• **YOUR TASK**
Your task is to reproduce the material exactly.

• **RAW DATA**
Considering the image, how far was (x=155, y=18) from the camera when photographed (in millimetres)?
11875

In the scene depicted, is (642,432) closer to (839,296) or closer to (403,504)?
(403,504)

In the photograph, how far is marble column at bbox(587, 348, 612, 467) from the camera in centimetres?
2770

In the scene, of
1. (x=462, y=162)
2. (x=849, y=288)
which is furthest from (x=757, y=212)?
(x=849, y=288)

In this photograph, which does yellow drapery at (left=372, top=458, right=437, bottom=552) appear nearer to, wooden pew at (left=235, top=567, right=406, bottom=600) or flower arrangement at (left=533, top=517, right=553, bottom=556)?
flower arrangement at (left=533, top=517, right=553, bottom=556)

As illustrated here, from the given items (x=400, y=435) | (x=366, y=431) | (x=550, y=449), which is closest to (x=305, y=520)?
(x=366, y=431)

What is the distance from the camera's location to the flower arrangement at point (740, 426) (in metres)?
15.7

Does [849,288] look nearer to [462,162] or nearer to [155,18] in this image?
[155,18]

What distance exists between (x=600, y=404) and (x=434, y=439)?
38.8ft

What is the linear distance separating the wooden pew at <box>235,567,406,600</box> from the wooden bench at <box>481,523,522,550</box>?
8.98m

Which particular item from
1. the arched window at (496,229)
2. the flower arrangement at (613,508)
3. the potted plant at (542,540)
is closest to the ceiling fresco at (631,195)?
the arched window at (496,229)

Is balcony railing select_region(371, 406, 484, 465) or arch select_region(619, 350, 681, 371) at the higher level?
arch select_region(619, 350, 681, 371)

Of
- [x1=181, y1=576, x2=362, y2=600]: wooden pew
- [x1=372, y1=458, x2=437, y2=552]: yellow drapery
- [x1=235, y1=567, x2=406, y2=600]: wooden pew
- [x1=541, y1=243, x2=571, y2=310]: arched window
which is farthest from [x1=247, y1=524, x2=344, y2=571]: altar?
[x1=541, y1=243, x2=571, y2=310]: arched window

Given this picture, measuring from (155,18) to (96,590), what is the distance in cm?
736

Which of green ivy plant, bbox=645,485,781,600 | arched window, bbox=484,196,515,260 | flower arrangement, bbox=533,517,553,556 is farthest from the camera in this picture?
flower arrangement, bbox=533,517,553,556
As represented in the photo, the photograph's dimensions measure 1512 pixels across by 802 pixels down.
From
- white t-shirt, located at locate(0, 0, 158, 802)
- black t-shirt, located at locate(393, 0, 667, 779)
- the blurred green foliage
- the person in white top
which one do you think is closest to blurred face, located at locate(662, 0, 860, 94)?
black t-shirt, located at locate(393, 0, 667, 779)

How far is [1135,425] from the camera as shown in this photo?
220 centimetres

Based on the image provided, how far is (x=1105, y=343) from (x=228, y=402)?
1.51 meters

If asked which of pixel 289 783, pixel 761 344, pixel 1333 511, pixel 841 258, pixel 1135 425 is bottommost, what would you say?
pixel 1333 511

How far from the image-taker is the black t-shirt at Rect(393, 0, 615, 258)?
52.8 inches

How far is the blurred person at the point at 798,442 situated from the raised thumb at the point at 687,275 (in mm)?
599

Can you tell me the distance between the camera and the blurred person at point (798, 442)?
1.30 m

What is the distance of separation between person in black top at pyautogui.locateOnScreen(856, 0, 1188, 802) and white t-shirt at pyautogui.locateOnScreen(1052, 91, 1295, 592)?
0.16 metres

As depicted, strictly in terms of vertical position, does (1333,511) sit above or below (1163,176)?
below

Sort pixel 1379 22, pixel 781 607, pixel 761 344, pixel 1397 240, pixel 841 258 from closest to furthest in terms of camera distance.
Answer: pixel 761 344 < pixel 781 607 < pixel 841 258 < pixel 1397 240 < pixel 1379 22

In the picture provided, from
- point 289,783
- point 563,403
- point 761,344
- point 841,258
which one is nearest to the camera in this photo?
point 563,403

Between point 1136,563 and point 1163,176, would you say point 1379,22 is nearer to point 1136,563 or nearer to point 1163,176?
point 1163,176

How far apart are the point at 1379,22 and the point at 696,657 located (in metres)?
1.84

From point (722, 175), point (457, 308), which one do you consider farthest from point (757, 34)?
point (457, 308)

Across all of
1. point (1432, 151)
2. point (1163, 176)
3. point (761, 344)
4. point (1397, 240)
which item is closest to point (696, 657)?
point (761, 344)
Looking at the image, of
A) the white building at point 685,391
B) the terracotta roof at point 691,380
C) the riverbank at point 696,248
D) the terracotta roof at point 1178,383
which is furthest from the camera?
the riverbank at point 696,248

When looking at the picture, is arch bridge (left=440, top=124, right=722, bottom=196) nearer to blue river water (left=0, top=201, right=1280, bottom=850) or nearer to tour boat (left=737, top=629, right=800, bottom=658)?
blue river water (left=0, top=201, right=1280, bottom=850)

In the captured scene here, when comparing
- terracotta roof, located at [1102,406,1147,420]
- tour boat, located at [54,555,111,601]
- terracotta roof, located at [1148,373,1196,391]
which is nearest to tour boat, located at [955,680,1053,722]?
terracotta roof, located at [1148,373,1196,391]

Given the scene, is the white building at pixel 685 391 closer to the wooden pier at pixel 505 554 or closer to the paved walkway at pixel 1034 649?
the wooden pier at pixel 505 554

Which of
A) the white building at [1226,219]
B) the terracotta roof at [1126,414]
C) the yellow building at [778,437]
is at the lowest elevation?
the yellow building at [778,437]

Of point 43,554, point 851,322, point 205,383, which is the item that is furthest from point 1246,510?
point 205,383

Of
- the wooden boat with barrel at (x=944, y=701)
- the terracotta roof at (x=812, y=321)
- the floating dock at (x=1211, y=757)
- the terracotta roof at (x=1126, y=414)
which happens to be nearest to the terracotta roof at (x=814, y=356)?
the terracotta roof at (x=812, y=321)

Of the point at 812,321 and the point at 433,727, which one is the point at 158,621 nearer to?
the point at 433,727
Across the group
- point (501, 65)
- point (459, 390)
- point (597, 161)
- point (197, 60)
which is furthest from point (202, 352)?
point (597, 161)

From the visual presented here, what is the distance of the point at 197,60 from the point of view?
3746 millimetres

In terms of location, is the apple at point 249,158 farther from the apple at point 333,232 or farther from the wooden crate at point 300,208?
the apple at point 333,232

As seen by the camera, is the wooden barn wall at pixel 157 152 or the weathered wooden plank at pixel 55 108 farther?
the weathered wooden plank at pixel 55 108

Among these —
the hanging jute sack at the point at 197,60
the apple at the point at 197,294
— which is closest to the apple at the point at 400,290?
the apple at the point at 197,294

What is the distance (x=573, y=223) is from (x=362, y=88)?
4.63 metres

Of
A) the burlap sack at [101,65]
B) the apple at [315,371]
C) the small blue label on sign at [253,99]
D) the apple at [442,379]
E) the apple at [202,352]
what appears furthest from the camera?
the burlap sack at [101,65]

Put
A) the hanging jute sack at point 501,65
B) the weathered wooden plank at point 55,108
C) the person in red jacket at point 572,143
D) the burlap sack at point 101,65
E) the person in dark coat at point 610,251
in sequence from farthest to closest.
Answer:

• **SOLUTION**
Considering the image, how far was (x=155, y=18) from the camera when photographed (in millimetres)?
11875

In the scene depicted, is (642,432) closer to (839,296) or closer to (403,504)?
(403,504)

In the photograph, how far is marble column at bbox(587, 348, 612, 467) from the camera in centimetres?
2770

In the scene, of
1. (x=462, y=162)
2. (x=849, y=288)
which is furthest from (x=757, y=212)?
(x=849, y=288)

In this photograph, which does yellow drapery at (left=372, top=458, right=437, bottom=552) appear nearer to, wooden pew at (left=235, top=567, right=406, bottom=600) or flower arrangement at (left=533, top=517, right=553, bottom=556)?
flower arrangement at (left=533, top=517, right=553, bottom=556)

As illustrated here, from the given items (x=400, y=435) | (x=366, y=431) | (x=550, y=449), which is closest to (x=305, y=520)?
(x=366, y=431)

What is the distance from the camera's location to the flower arrangement at point (740, 426) (in metres)?
15.7

Does [849,288] look nearer to [462,162] or nearer to [155,18] in this image?
[155,18]

What distance exists between (x=600, y=404) and (x=434, y=439)?
38.8ft

What is the linear distance separating the wooden pew at <box>235,567,406,600</box> from the wooden bench at <box>481,523,522,550</box>?
8.98m

Which particular item from
1. the arched window at (496,229)
2. the flower arrangement at (613,508)
3. the potted plant at (542,540)
is closest to the ceiling fresco at (631,195)?
the arched window at (496,229)

Is balcony railing select_region(371, 406, 484, 465) or arch select_region(619, 350, 681, 371) at the higher level?
arch select_region(619, 350, 681, 371)

Of
- [x1=181, y1=576, x2=362, y2=600]: wooden pew
- [x1=372, y1=458, x2=437, y2=552]: yellow drapery
- [x1=235, y1=567, x2=406, y2=600]: wooden pew
- [x1=541, y1=243, x2=571, y2=310]: arched window
which is farthest from [x1=247, y1=524, x2=344, y2=571]: altar?
[x1=541, y1=243, x2=571, y2=310]: arched window

Given this picture, measuring from (155,18) to (96,590), what is the distance in cm?
736

Which of green ivy plant, bbox=645,485,781,600 | arched window, bbox=484,196,515,260 | flower arrangement, bbox=533,517,553,556 is farthest from the camera in this picture?
flower arrangement, bbox=533,517,553,556
As represented in the photo, the photograph's dimensions measure 1512 pixels across by 802 pixels down.
From
- white t-shirt, located at locate(0, 0, 158, 802)
- black t-shirt, located at locate(393, 0, 667, 779)
- the blurred green foliage
- the person in white top
which one do you think is closest to blurred face, located at locate(662, 0, 860, 94)?
black t-shirt, located at locate(393, 0, 667, 779)

How far is [1135,425] from the camera as shown in this photo?
220 centimetres

Based on the image provided, how far is (x=1105, y=343) from (x=228, y=402)?
1.51 meters

If asked which of pixel 289 783, pixel 761 344, pixel 1333 511, pixel 841 258, pixel 1135 425 is bottommost, what would you say?
pixel 1333 511

How far from the image-taker is the black t-shirt at Rect(393, 0, 615, 258)?
52.8 inches

How far is the blurred person at the point at 798,442 situated from the raised thumb at the point at 687,275 (in mm)?
599

Can you tell me the distance between the camera and the blurred person at point (798, 442)?
1.30 m

What is the distance of separation between person in black top at pyautogui.locateOnScreen(856, 0, 1188, 802) and white t-shirt at pyautogui.locateOnScreen(1052, 91, 1295, 592)?
0.16 metres

As depicted, strictly in terms of vertical position, does (1333,511) sit above or below (1163,176)?
below

Sort pixel 1379 22, pixel 781 607, pixel 761 344, pixel 1397 240, pixel 841 258 from closest to furthest in terms of camera distance.
Answer: pixel 761 344 < pixel 781 607 < pixel 841 258 < pixel 1397 240 < pixel 1379 22

In the picture provided, from
- point 289,783
- point 563,403
- point 761,344
- point 841,258
which one is nearest to the camera in this photo?
point 563,403

Between point 1136,563 and point 1163,176, would you say point 1379,22 is nearer to point 1136,563 or nearer to point 1163,176?
point 1163,176

How far apart are the point at 1379,22 and the point at 696,657 located (in metres)?
1.84

From point (722, 175), point (457, 308), which one do you consider farthest from point (757, 34)?
point (457, 308)

Across all of
1. point (1432, 151)
2. point (1163, 176)
3. point (761, 344)
4. point (1397, 240)
which item is closest to point (696, 657)?
point (761, 344)
Looking at the image, of
A) the white building at point 685,391
B) the terracotta roof at point 691,380
C) the riverbank at point 696,248
D) the terracotta roof at point 1178,383
which is furthest from the camera?
the riverbank at point 696,248

When looking at the picture, is arch bridge (left=440, top=124, right=722, bottom=196) nearer to blue river water (left=0, top=201, right=1280, bottom=850) or nearer to tour boat (left=737, top=629, right=800, bottom=658)?
blue river water (left=0, top=201, right=1280, bottom=850)

In the captured scene here, when comparing
- terracotta roof, located at [1102,406,1147,420]
- tour boat, located at [54,555,111,601]
- terracotta roof, located at [1148,373,1196,391]
which is nearest to tour boat, located at [955,680,1053,722]?
terracotta roof, located at [1148,373,1196,391]

Given the scene, is the white building at pixel 685 391 closer to the wooden pier at pixel 505 554 or closer to the paved walkway at pixel 1034 649?
the wooden pier at pixel 505 554

Which of
A) the white building at [1226,219]
B) the terracotta roof at [1126,414]
C) the yellow building at [778,437]
is at the lowest elevation?
the yellow building at [778,437]

Of point 43,554, point 851,322, point 205,383, which is the item that is furthest from point 1246,510?
point 205,383

Of
- the wooden boat with barrel at (x=944, y=701)
- the terracotta roof at (x=812, y=321)
- the floating dock at (x=1211, y=757)
- the terracotta roof at (x=1126, y=414)
which happens to be nearest to the terracotta roof at (x=814, y=356)?
the terracotta roof at (x=812, y=321)

Of the point at 812,321 and the point at 433,727, which one is the point at 158,621 nearer to?
the point at 433,727
Across the group
- point (501, 65)
- point (459, 390)
- point (597, 161)
- point (197, 60)
which is furthest from point (202, 352)?
point (597, 161)

From the visual presented here, what is the distance of the point at 197,60 from the point of view?
3746 millimetres

In terms of location, is the apple at point 249,158 farther from the apple at point 333,232 or farther from the wooden crate at point 300,208?
the apple at point 333,232

As seen by the camera, is the wooden barn wall at pixel 157 152 or the weathered wooden plank at pixel 55 108 farther?
the weathered wooden plank at pixel 55 108

Among these —
the hanging jute sack at the point at 197,60
the apple at the point at 197,294
— which is closest to the apple at the point at 400,290?
the apple at the point at 197,294

What is the distance (x=573, y=223) is from (x=362, y=88)?
4.63 metres

Of
A) the burlap sack at [101,65]
B) the apple at [315,371]
C) the small blue label on sign at [253,99]
D) the apple at [442,379]
E) the apple at [202,352]
what appears furthest from the camera?
the burlap sack at [101,65]

Put
A) the hanging jute sack at point 501,65
B) the weathered wooden plank at point 55,108
C) the person in red jacket at point 572,143
D) the burlap sack at point 101,65
E) the person in dark coat at point 610,251
in sequence from farthest to closest.
Answer:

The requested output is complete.